## Extract to read
+++++
Nanotechnology is the understanding and control of matter at dimensions (between 1 and 100 nano meters). To put things in context, a nano meter is one billionth of a meter. A sheet of paper is 100,000 nano meters thick. A single gold atom is one third of a nano meter in diameter. Within the scope of nano-science, involves imaging, measuring, modeling and manipulating matter. At this scale, nano particles enjoy unusual physical, chemical and biological properties, from the properties of bulk materials (with similar composition).

A bulk form of gold is chemically inert. The minute gold nano-particles come in different appearances and color, and has strong potential to be used as a major catalyst, including in the case for diagnosing and treating cancer.

Another example of nanotechnology is the carbon nano tubes. Bulk carbon is waste by-product of combustion, whereas Graphene (the subject of 2010 Nobel Prize in Physics) – exhibit remarkable mechanical and electrical properties – that could enable the next generation of computers, and composites. Graphene is stronger than steel. Semi-conductor nano particles, also known as ‘Quantum Dots’ are now being used in flat-panel TVs and light bulbs – to provide more vivid and accurate colors. Quantum Dots semi-conductor nano particles have all three dimensions confined to 1 – 100 nano meters.
+++++
## Dataset
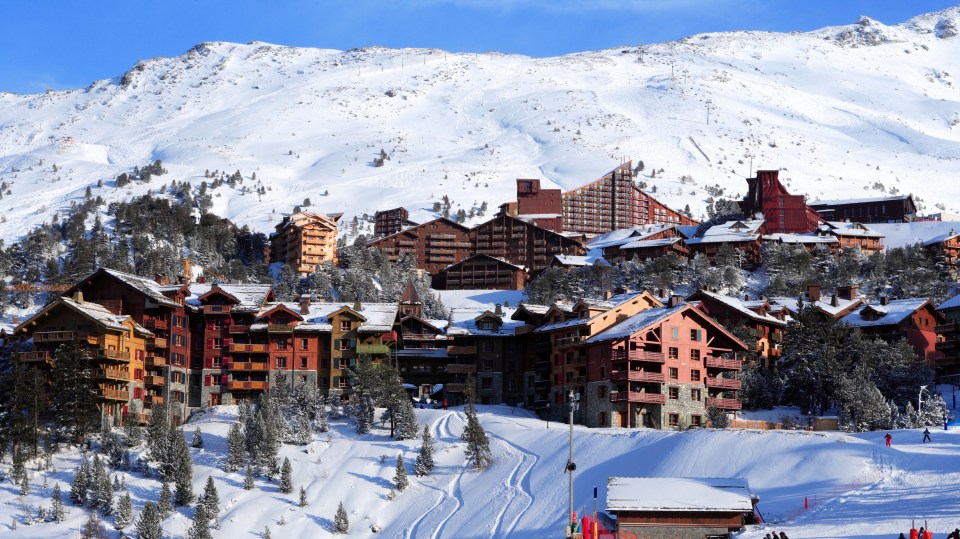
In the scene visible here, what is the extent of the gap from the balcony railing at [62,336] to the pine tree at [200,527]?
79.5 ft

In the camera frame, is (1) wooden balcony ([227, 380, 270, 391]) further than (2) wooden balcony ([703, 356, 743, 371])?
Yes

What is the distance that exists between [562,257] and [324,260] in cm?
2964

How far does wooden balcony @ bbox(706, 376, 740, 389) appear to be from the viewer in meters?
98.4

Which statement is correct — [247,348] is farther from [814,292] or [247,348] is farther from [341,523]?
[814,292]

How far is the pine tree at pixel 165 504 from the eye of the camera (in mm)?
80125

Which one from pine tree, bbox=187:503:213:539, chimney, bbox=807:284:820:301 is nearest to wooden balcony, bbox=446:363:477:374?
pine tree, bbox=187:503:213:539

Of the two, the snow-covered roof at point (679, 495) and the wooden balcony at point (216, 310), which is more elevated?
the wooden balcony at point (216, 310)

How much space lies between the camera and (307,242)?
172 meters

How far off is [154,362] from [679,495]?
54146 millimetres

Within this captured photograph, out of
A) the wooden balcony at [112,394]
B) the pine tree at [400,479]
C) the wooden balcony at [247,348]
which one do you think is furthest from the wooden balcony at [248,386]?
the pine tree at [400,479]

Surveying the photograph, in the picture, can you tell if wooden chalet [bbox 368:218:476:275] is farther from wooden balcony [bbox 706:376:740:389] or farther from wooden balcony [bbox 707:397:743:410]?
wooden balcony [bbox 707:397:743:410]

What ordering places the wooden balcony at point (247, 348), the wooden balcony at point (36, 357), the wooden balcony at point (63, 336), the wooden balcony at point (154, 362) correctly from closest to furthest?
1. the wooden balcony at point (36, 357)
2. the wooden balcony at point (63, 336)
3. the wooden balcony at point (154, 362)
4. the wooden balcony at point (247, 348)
+++++
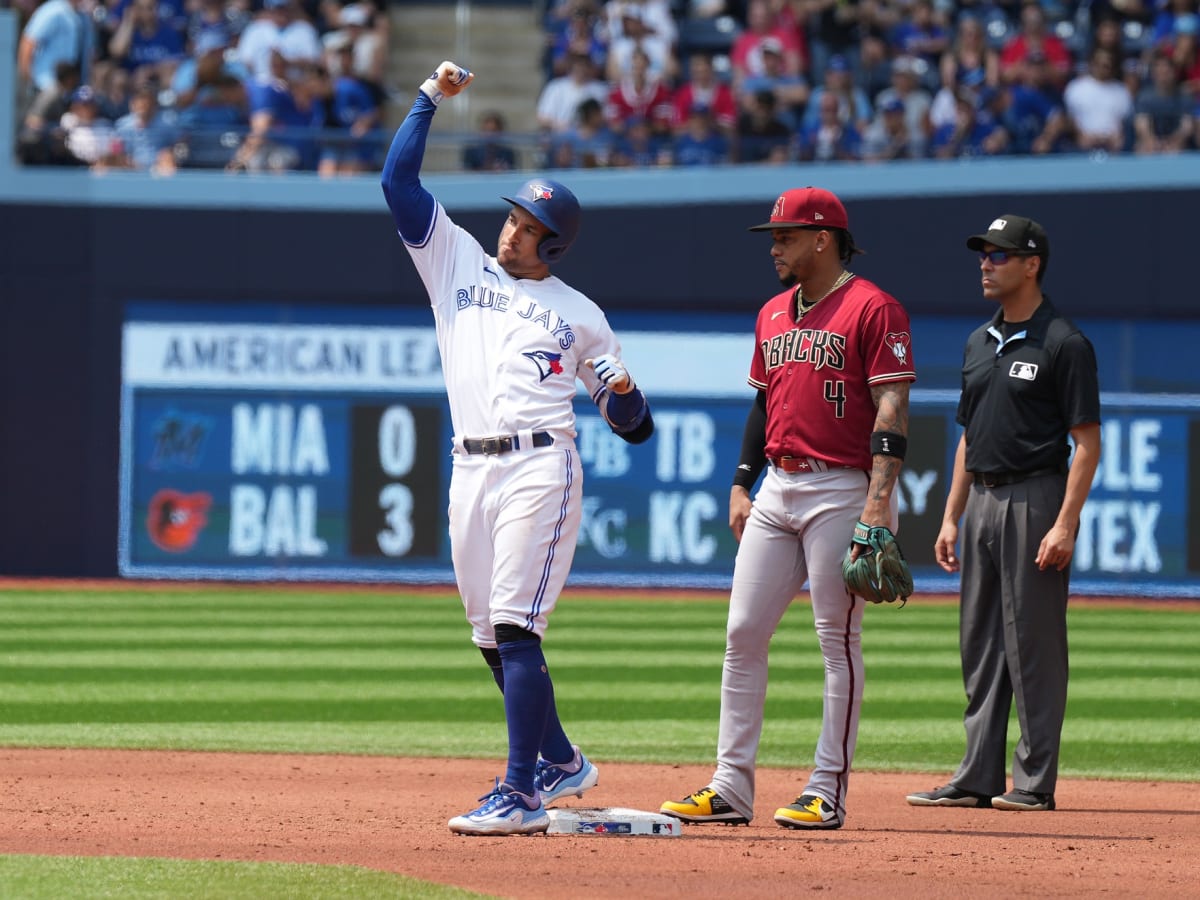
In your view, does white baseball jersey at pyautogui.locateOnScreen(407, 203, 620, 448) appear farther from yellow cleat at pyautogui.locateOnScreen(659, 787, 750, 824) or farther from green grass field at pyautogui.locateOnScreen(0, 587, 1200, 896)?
+++++
## Work instruction
Extend the passage on nanotechnology above by writing a few more sentences that pick up after its final sentence.

## Task output
This is just the beginning of the upcoming nanotechnology wide-scale adoption. We shall be seeing extensive disruptions in the areas, ranging from electronics to energy conversion, medicine and advanced manufacturing. Nanotechnology-enabled products are projected to have values of $ 3 trillion by 2018 (according to Lux Research, Feb 2014, nanotechnology Update: Corporations Up their Spending as Revenues for nano-enabled Products Increase, available by subscription at As per the analysis highlighted by the National Nanotechnology Initiative (NNI), nanotechnology shall make profound impact on the

#1) Economy

#2) National security

#3) Health care

At the same time, offering an opportunity to excite a new generation of students to choose careers in science, technology, engineering and math.